1. Quelle est votre mesure forte pour le rugby amateur ?
Florian Grill : « Notre priorité, c'est la relance du rugby par la base. 50 % des joueurs des équipes de France viennent de villes de moins de 15.000 habitants. On voit bien que si le rugby se concentre sur les grandes villes, on tue les performances du rugby. Cela passe donc par une amélioration des installations, un meilleur maillage du territoire, mettre plus de moyens sur le local dans les ligues et les comités et remettre le rugby à l’école. Pour parvenir à tout cela, je vais extraire deux mesures concrètes. Dans le cadre du nouveau partenariat d’assurance, nous avons mis la responsabilité civile gratuite pour tous les bénévoles du rugby français. Jusqu’ici, 48.000 bénévoles n’étaient pas couverts. Désormais, ils sont automatiquement couverts par la responsabilité civile de la FFR. Nous avons également lancé un plan Marshall sur les installations des clubs. Il y aura 20 millions d’euros disponibles qui vont bénéficier à 250 clubs. »

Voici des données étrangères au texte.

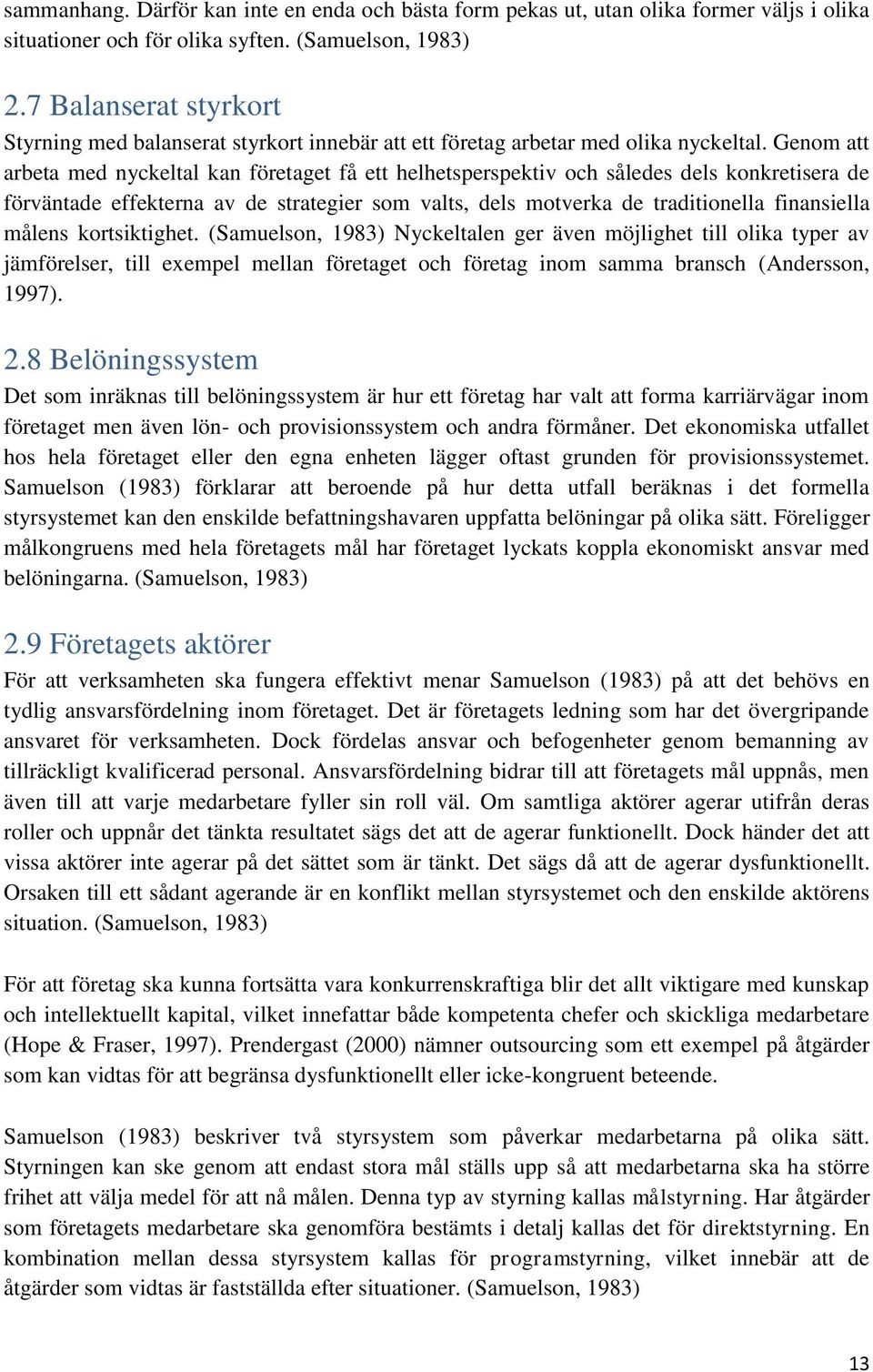 sammanhang. Därför kan inte en enda och bästa form pekas ut, utan olika former väljs i olika situationer och för olika syften. (Samuelson, 1983)

2.7 Balanserat styrkort

Styrning med balanserat styrkort innebär att ett företag arbetar med olika nyckeltal. Genom att arbeta med nyckeltal kan företaget få ett helhetsperspektiv och således dels konkretisera de förväntade effekterna av de strategier som valts, dels motverka de traditionella finansiella målens kortsiktighet. (Samuelson, 1983) Nyckeltalen ger även möjlighet till olika typer av jämförelser, till exempel mellan företaget och företag inom samma bransch (Andersson, 1997).

2.8 Belöningssystem

Det som inräknas till belöningssystem är hur ett företag har valt att forma karriärvägar inom företaget men även lön- och provisionssystem och andra förmåner. Det ekonomiska utfallet hos hela företaget eller den egna enheten lägger oftast grunden för provisionssystemet. Samuelson (1983) förklarar att beroende på hur detta utfall beräknas i det formella styrsystemet kan den enskilde befattningshavaren uppfatta belöningar på olika sätt. Föreligger målkongruens med hela företagets mål har företaget lyckats koppla ekonomiskt ansvar med belöningarna. (Samuelson, 1983)

2.9 Företagets aktörer

För att verksamheten ska fungera effektivt menar Samuelson (1983) på att det behövs en tydlig ansvarsfördelning inom företaget. Det är företagets ledning som har det övergripande ansvaret för verksamheten. Dock fördelas ansvar och befogenheter genom bemanning av tillräckligt kvalificerad personal. Ansvarsfördelning bidrar till att företagets mål uppnås, men även till att varje medarbetare fyller sin roll väl. Om samtliga aktörer agerar utifrån deras roller och uppnår det tänkta resultatet sägs det att de agerar funktionellt. Dock händer det att vissa aktörer inte agerar på det sättet som är tänkt. Det sägs då att de agerar dysfunktionellt. Orsaken till ett sådant agerande är en konflikt mellan styrsystemet och den enskilde aktörens situation. (Samuelson, 1983)

För att företag ska kunna fortsätta vara konkurrenskraftiga blir det allt viktigare med kunskap och intellektuellt kapital, vilket innefattar både kompetenta chefer och skickliga medarbetare (Hope & Fraser, 1997). Prendergast (2000) nämner outsourcing som ett exempel på åtgärder som kan vidtas för att begränsa dysfunktionellt eller icke-kongruent beteende.

Samuelson (1983) beskriver två styrsystem som påverkar medarbetarna på olika sätt. Styrningen kan ske genom att endast stora mål ställs upp så att medarbetarna ska ha större frihet att välja medel för att nå målen. Denna typ av styrning kallas målstyrning. Har åtgärder som företagets medarbetare ska genomföra bestämts i detalj kallas det för direktstyrning. En kombination mellan dessa styrsystem kallas för programstyrning, vilket innebär att de åtgärder som vidtas är fastställda efter situationer. (Samuelson, 1983)

13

Didier Codorniou : « Depuis vingt-cinq ans et l’arrivée du rugby professionnel, il y a une baisse vertigineuse du nombre d’équipes à XV. De 1.800, on est passé à 1.100. Il faut restabiliser, travailler les fondamentaux. Il faut reconsolider le socle. Ça passe par les infrastructures. Il y a 3.450 terrains en France, 20 % ont été construits après 1995, donc 80 % sont vieillissants. Il faut refaire des terrains, refaire des tribunes, refaire des vestiaires. Ça passe par les moyens. 13 millions sont consacrés au rugby amateur. On veut aller plus loin. Dernièrement, 3 millions ont été versés aux ligues qui n’en ont pas besoin. On les mettrait au rugby amateur pour les indemnités de formation, pour les frais kilométriques. Il y a des territoires ruraux où les déplacements coûtent très cher. Et, sur les équipements, j’ai travaillé pour la société Adidas, qui est un nouvel équipementier, il faut arriver à avoir un à deux jeux par équipe amateur. Il faut aussi décentraliser. Les comités départementaux ont très peu de moyens et c’est là que le bât blesse. »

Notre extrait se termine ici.